Die Unterfertigung eines Bescheides entsprechend der Bestimmung des § 113 Abs. 4 lit. b der zitierten Geschäftsordnung des Magistrates könnte im übrigen dann rechtens (sodaß im gegebenen Zusammenhang ungeprüft bleiben kann, ob diese Vorschrift eine Rechts- oder eine Verwaltungsverordnung darstellt) erfolgen, wenn im Bescheid ausdrücklich auf den Umstand Bezug genommen wird, daß der Bescheid vom Bürgermeister erlassen wird (vgl. auch dazu sinngemäß das bereits zitierte Erkenntnis des Verwaltungsgerichtshofes vom 14. Juni 1973, Zl. 1775/72). Dies trifft jedoch auf den Bescheid vom 12. September 1983 nicht zu. Sohin kann dieser Bescheid - entgegen der Ansicht der mitbeteiligten Partei in ihrer Stellungnahme vom 15. November 1984 - nicht dem Bürgermeister zugerechnet werden (wobei sich auch kein Anhaltspunkt für eine Übertragung der Zuständigkeit zur Erlassung dieses Bescheides gemäß § 47 Abs. 2 StL. 1980 vom Bürgermeister an den Magistrat ergibt, sodaß dahingestellt bleiben kann, ob dies an sich zulässig wäre).

Der Magistrat der Landeshauptstadt Linz ist nach § 48 Abs. 2 StL. 1980 auch als Behörde, allerdings nur des eigenen Wirkungsbereiches, eingerichtet. Der zitierten Erledigung vom 12. September 1983 ist daher nicht etwa mangels Behördenqualität des Enuntianten Bescheidqualität abzusprechen.

Ausgehend von dieser Prämisse ergibt sich als nächste Frage, welche Behörde im Instanzenzug für die Beseitigung dieses von einer unzuständigen Behörde erlassenen Bescheides aus dem Rechtsbestand berufen war.

Nach der Rechtsprechung des Verwaltungsgerichtshofes (vgl. das Erkenntnis eines verstärkten Senates vom 13. Mai 1963, Slg. Nr. 6028/A, und die die dort zitierte Vorjudikatur) ist für die Beurteilung des administrativen Instanzenzuges nicht maßgebend, in welchem Behördenbereich der unterinstanzliche Bescheid gesetzmäßigerweise erlassen hätte werden sollen, sondern in welchem Behördenbereich er tatsächlich erlassen worden ist.

Hatte daher in der Unterinstanz eine unzuständige Behörde entschieden, so hat die für diese Unterbehörde zuständige Berufungsbehörde den Bescheid wegen Unzuständigkeit aufzuheben (vgl. das Erkenntnis des Verwaltungsgerichtshofes vom 4. Oktober 1978, Zl. 2474/77).

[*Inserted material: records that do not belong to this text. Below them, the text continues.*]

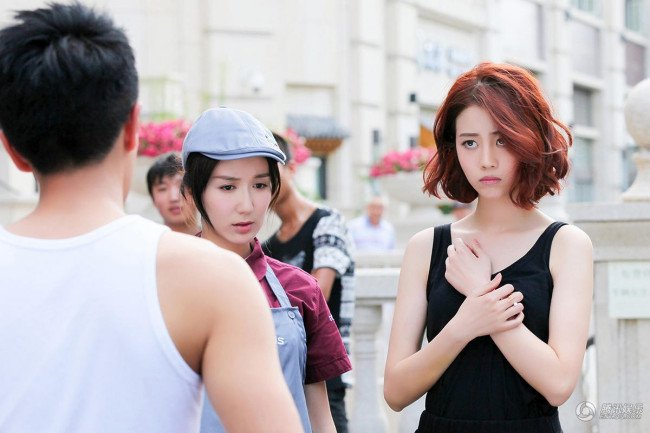 你是我的姐妹演员名单是怎样的？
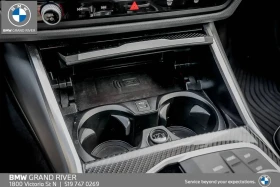 BMW 340 M xDrive PREMIUM PKG ЦЕНА ДО БЪЛГАРИЯ АВТОКРЕДИТ, снимка 16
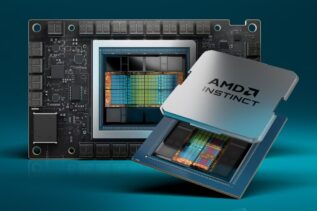 AMD Unleashes Instinct MI300A: A Game-Changing APU to Rival Nvidia's Best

Das bedeutet im vorliegenden Fall, daß insoweit der Stadtsenat der Stadt Linz die zuständige Berufungsbehörde war, da dieser gemäß § 61 Abs. 1 StL. 1980 (sofern nicht durch Gesetz eine andere Berufungsinstanz gegeben ist, was hier nicht zutrifft) in allen Angelegenheiten des eigenen Wirkungsbereiches über Berufungen des Magistrates entscheidet. Daraus folgt aber auch, daß der Landeshauptmann von Oberösterreich zur Erlassung des erwähnten Berufungsbescheides vom 21. November 1983 nicht zuständig war (insoweit vermag der Verwaltungsgerichtshof seine im erwähnten Beschluß vom 18. September 1984 geäußerte vorläufige Ansicht nicht aufrechterhalten).

Die belangte Behörde unterließ es, diese Unzuständigkeit des Landeshauptmannes wahrzunehmen. Dies belastet den angefochtenen Bescheid mit Rechtswidrigkeit seines Inhaltes. Er war daher auf Grund der (mit Ausnahme jener der Erstbeschwerdeführerin) zulässigen Beschwerde gemäß § 42 Abs. 2 Z. 1 VwGG aufzuheben.

Von der beantragten mündlichen Verhandlung konnte gemäß § 39 Abs. 2 Z. 1 und 6 VwGG Abstand genommen werden.

Die Kostenentscheidung stützt sich auf die §§ 47 ff VwGG in Verbindung mit der Verordnung des Bundeskanzlers BGBl. Nr. 221/1981. Das Mehrbegehren jener Beschwerdeführer, deren Beschwerde zulässig ist, betreffend Stempelgebührenersatz war abzuweisen, da ein solcher nur im erforderlichen Ausmaß zuzuerkennen war.